Try it: Verbatim transcription with images omitted: return the entries below in full.

Image-text web data:
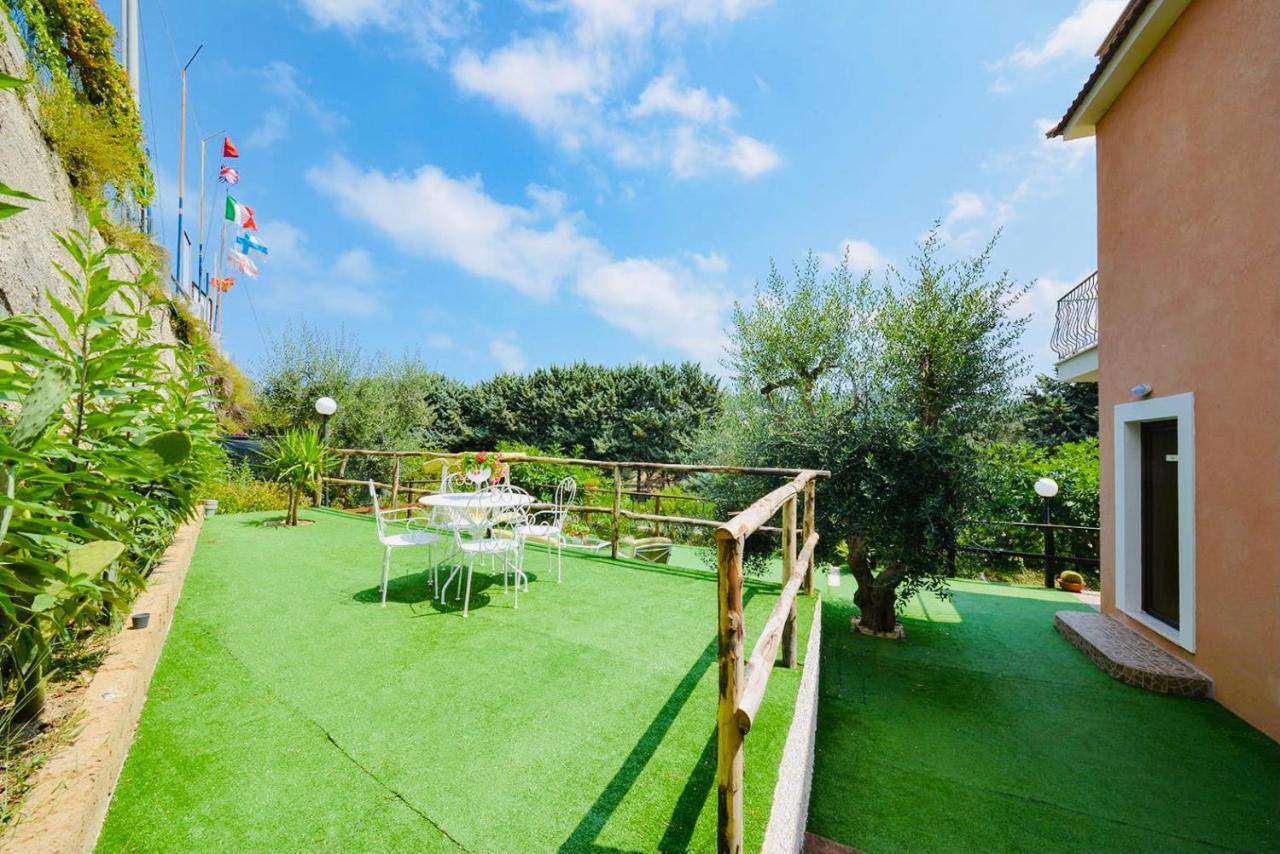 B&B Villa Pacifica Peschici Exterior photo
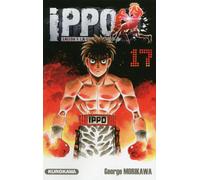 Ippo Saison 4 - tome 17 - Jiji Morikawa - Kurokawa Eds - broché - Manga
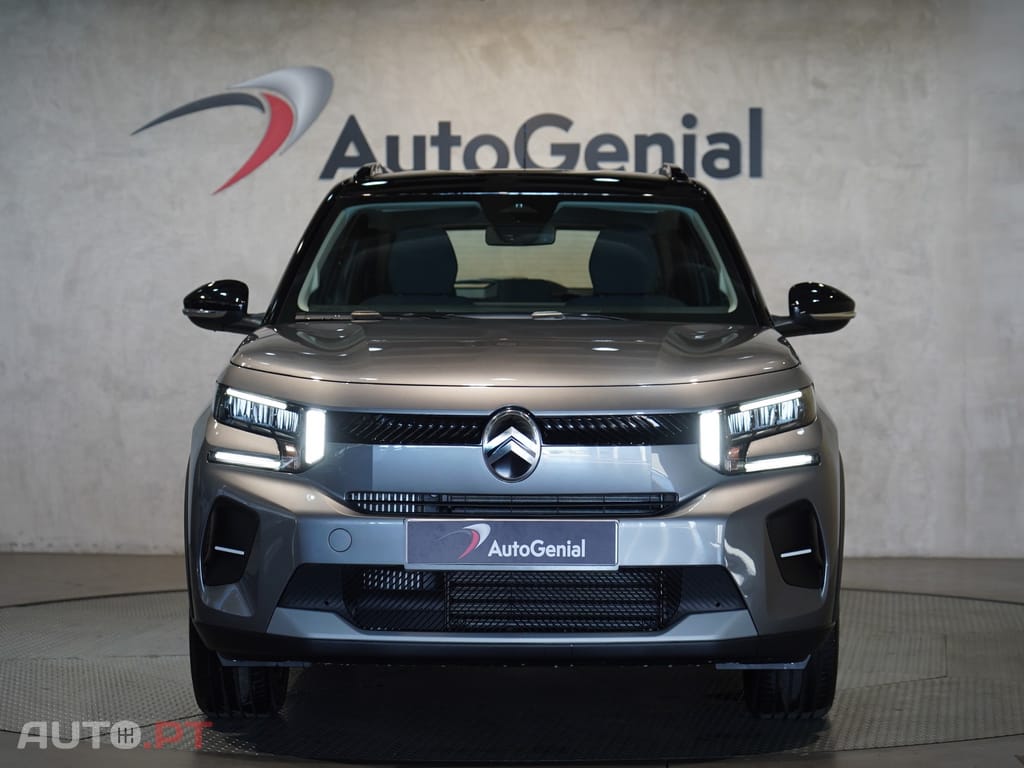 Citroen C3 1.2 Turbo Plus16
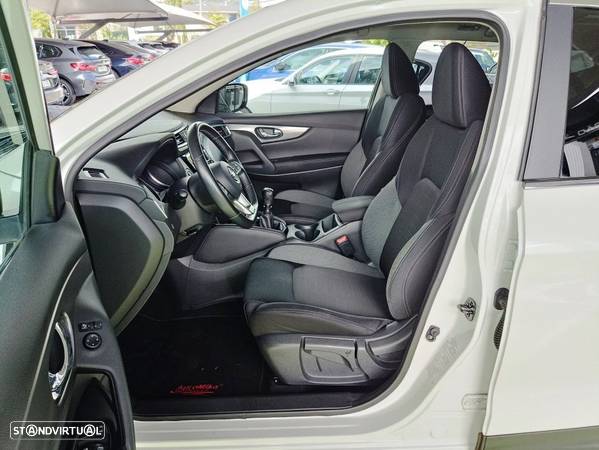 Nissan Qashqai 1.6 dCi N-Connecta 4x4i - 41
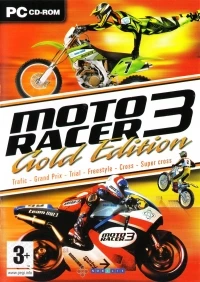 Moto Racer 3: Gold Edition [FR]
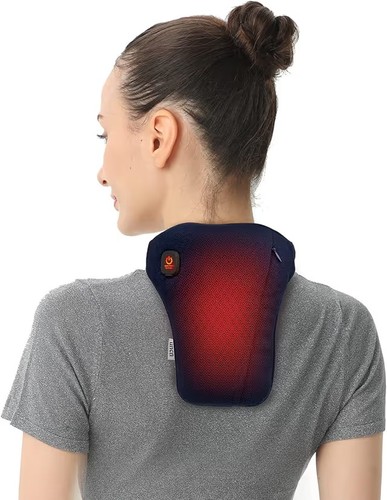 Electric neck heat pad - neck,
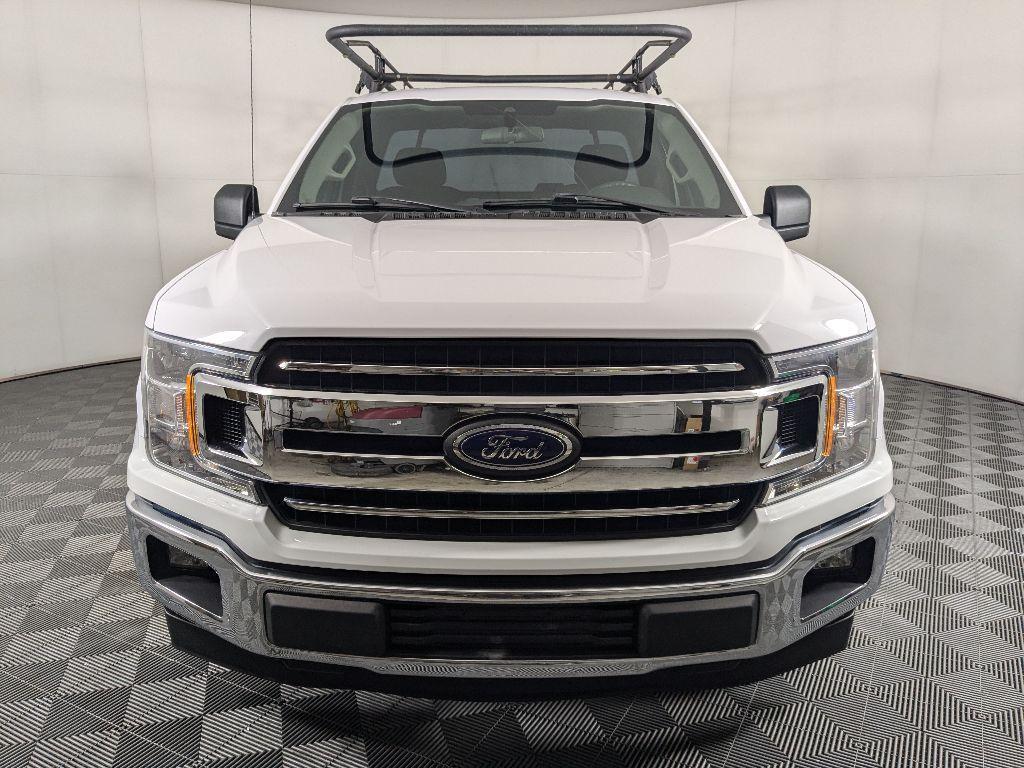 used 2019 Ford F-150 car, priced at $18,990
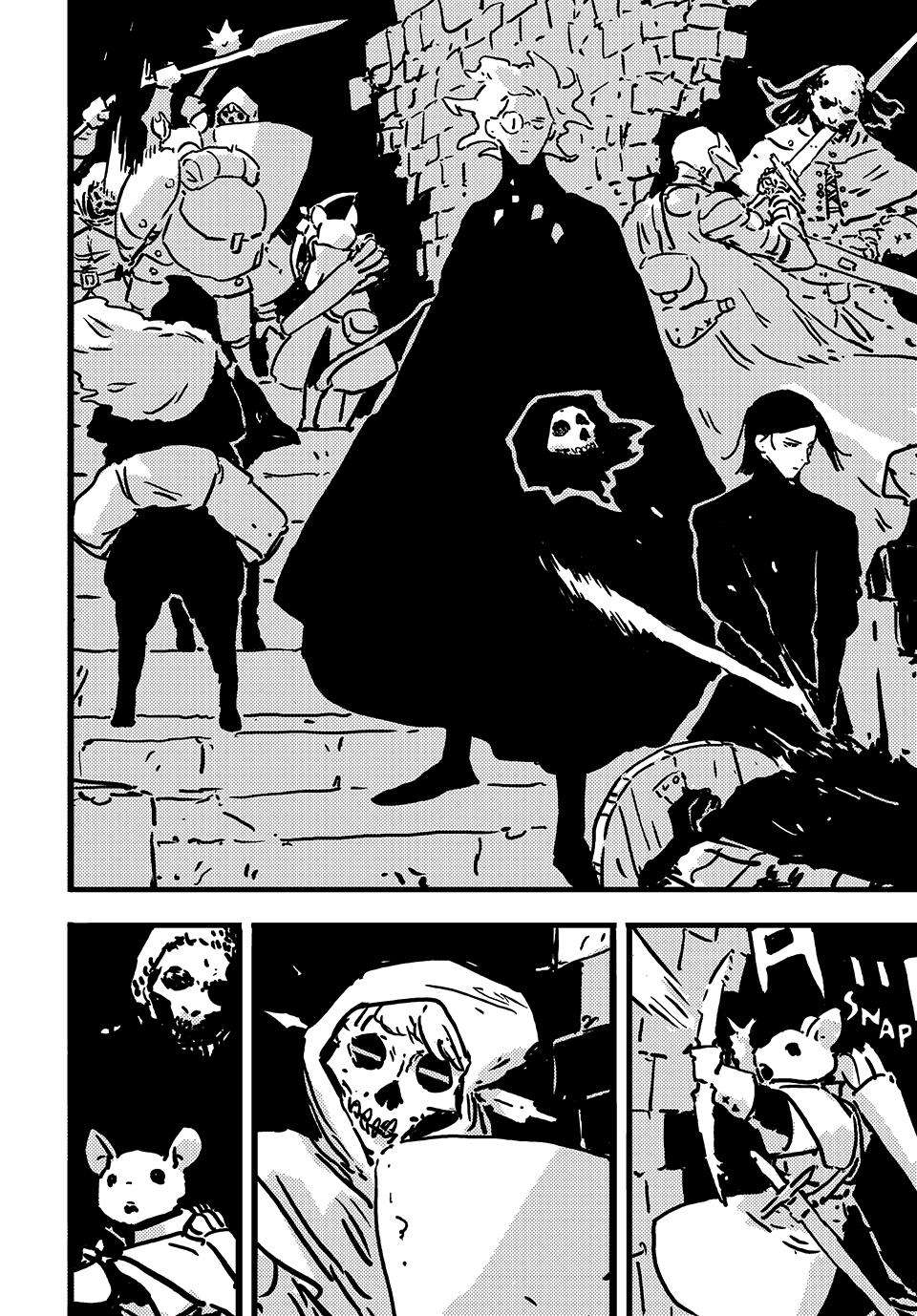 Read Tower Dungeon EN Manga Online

Answer for this exercise:
 B&B Villa Pacifica Peschici Exterior photo
 Ippo Saison 4 - tome 17 - Jiji Morikawa - Kurokawa Eds - broché - Manga
 Citroen C3 1.2 Turbo Plus16
 Nissan Qashqai 1.6 dCi N-Connecta 4x4i - 41
 Moto Racer 3: Gold Edition [FR]
 Electric neck heat pad - neck,
 used 2019 Ford F-150 car, priced at $18,990
 Read Tower Dungeon EN Manga Online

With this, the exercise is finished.